First of all I’ve been running this gitlab instance for many years now and sidekiq has been the number one problem for as long as I can remember.
But if I just look at the last 6 months this is what is happening.
I notice repos are not being updated so I check background jobs. Now there’s a dashboard but when I started using gitlab you had to check the process table.
Currently sidekiq says sidekiq 5.0.5 gitlab-rails [10 of 25 busy].
And in the Busy queue I see the following 1 week old job.
I know from previous incidents that trying to make it Stop does not help. So for troubleshooting purposes I send TTIN signal to sidekiq and save the log.

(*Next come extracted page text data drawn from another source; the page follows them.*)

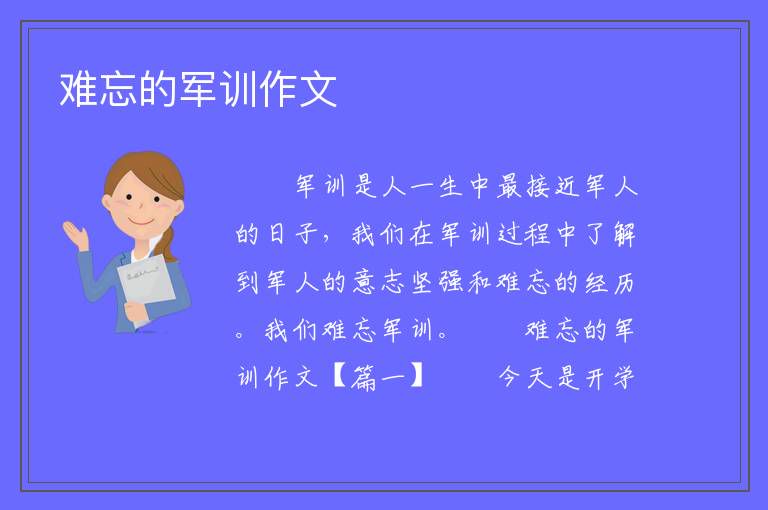 难忘的军训作文

军训是人一生中最接近军人的日子，我们在军训过程中了解到军人的意志坚强和难忘的经历。我们难忘军训。　　难忘的军训作文【篇一】　　今天是开学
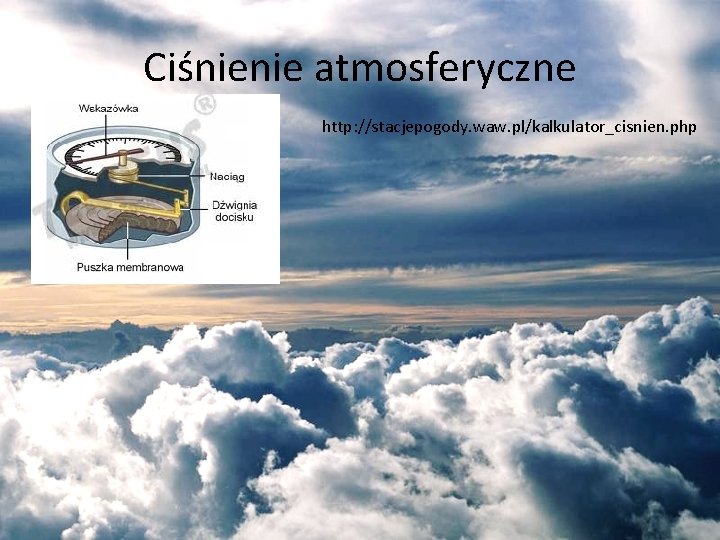 Ciśnienie atmosferyczne

http://stacjepogody.waw.pl/kalkulator_cisnien.php

Wskazówka

Naciąg

Dźwignia docisku

Puszka membranowa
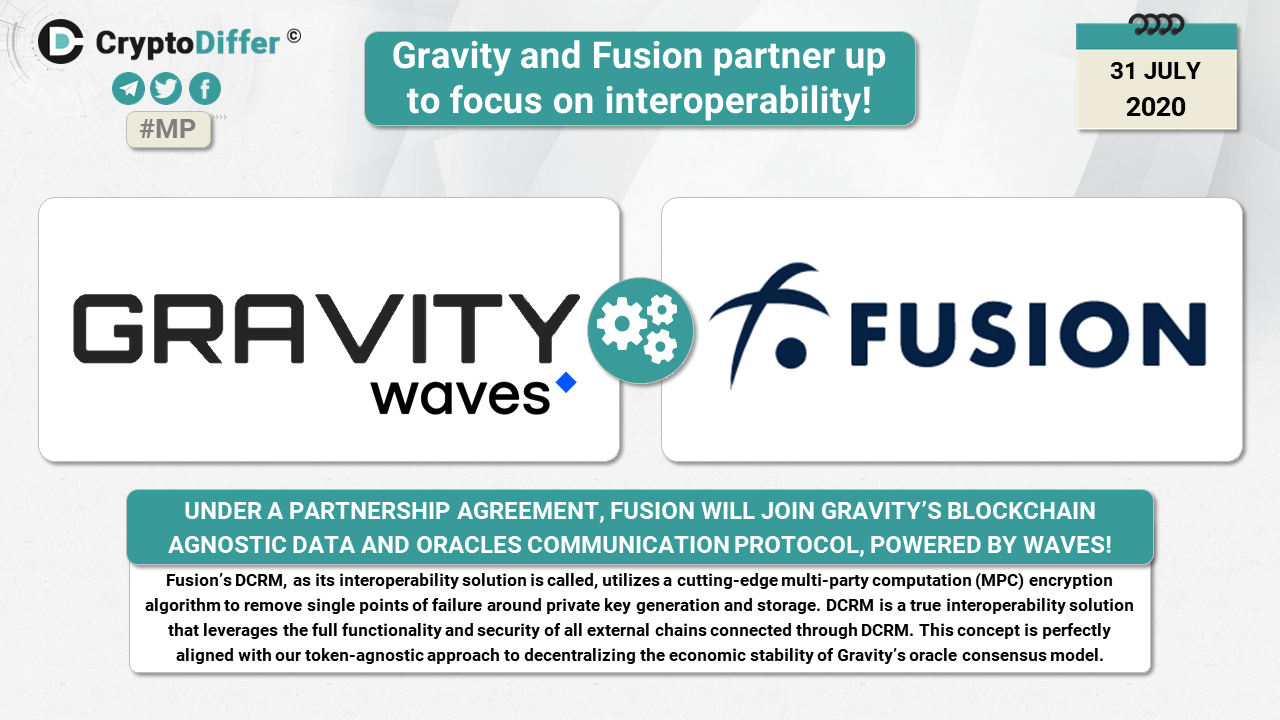 CryptoDiffer ©

#MP

Gravity and Fusion partner up to focus on interoperability!

31 JULY 2020

GRAVITY
waves

FUSION

UNDER A PARTNERSHIP AGREEMENT, FUSION WILL JOIN GRAVITY'S BLOCKCHAIN AGNOSTIC DATA AND ORACLES COMMUNICATION PROTOCOL, POWERED BY WAVES!

Fusion's DCRM, as its interoperability solution is called, utilizes a cutting-edge multi-party computation (MPC) encryption algorithm to remove single points of failure around private key generation and storage. DCRM is a true interoperability solution that leverages the full functionality and security of all external chains connected through DCRM. This concept is perfectly aligned with our token-agnostic approach to decentralizing the economic stability of Gravity's oracle consensus model.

https://paste.fedoraproject.org/paste/2jsHS5oxnjmtw1Oq-cpIvw (it’s live until august 8th on this link)
I have no idea what it all means but I see a lot of references to connection and blocking so I tried restarting both redis and postgres but it did not help.
Eventually, as with all the other incidents the last 6 months, I’m forced to kill sidekiq with a KILL signal. The bundled gitlab restarts it and jobs tend to go through and repos are updated at this point.
And this repeats at least twice a month. Depending on how much I use gitlab. I seem to discover this issue everytime I create new repos.
The machine I run gitlab on has plenty of resources. It’s a vcenter 6 VM with no swap used, 255M RAM free, 2.7G RAM cached and plenty of disk free on the gitlab volume. Two CPU cores with load average: 0,20, 0,14, 0,13 just before I forcibly kill sidekiq.
It runs CentOS 7.
I’m using the ce package but I’ve separated nginx and postgres. Nginx is on the same system but also used for other sites.
Postgres is on a separate VM in the same subnet and same vcenter cluster.